**Exercise instructions**
Which lines run from the one containing "kinako17368.jpeg" through the end of the data? Write them out exactly, with the pictures left out.

── Material shown ──

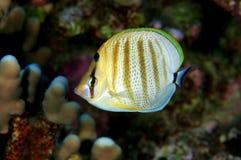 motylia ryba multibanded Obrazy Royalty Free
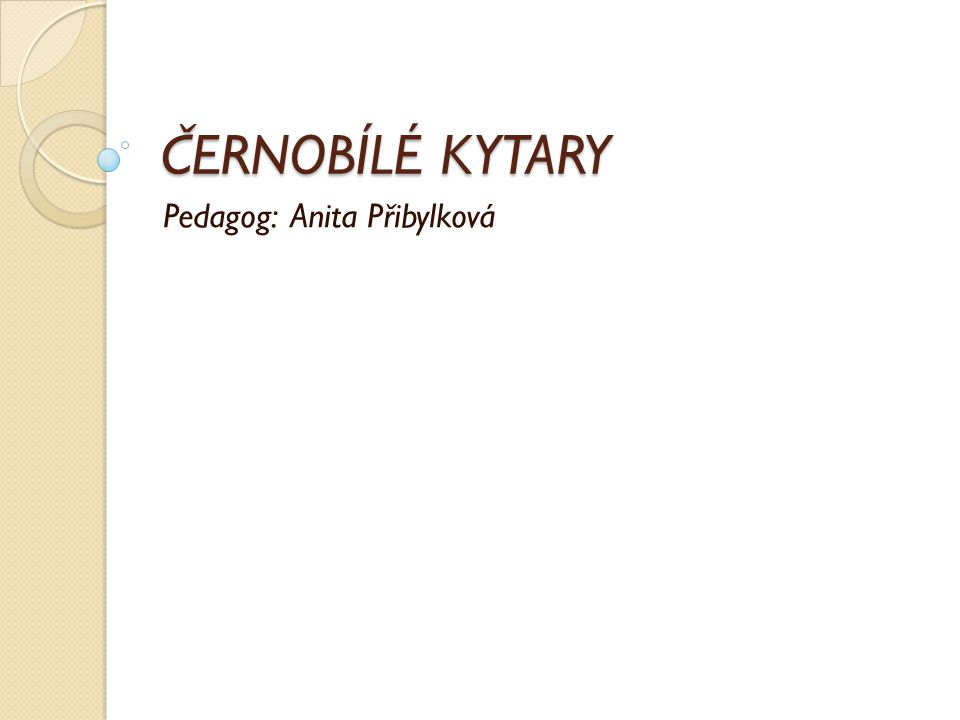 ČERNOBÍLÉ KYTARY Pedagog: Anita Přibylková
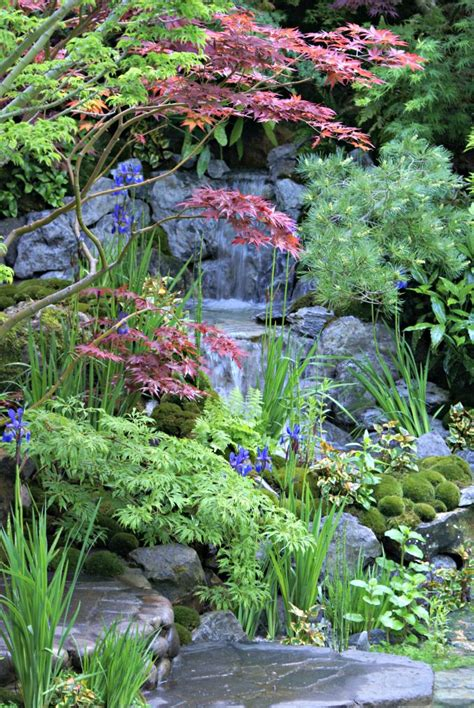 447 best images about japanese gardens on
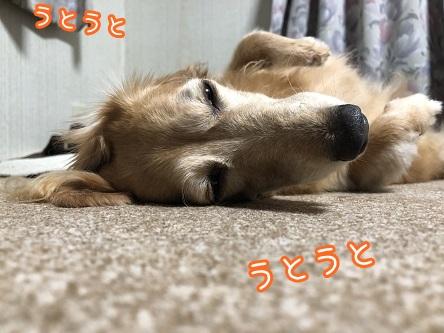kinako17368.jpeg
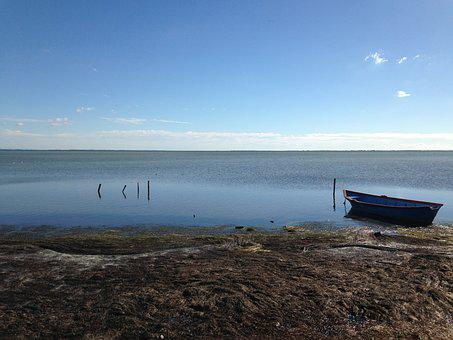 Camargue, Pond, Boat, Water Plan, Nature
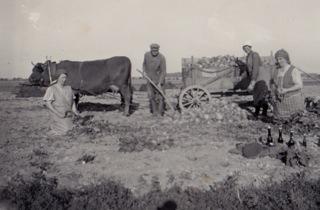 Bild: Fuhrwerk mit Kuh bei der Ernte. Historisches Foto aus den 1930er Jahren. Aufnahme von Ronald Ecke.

───

**Solution for this problem**
kinako17368.jpeg
 Camargue, Pond, Boat, Water Plan, Nature
 Bild: Fuhrwerk mit Kuh bei der Ernte. Historisches Foto aus den 1930er Jahren. Aufnahme von Ronald Ecke.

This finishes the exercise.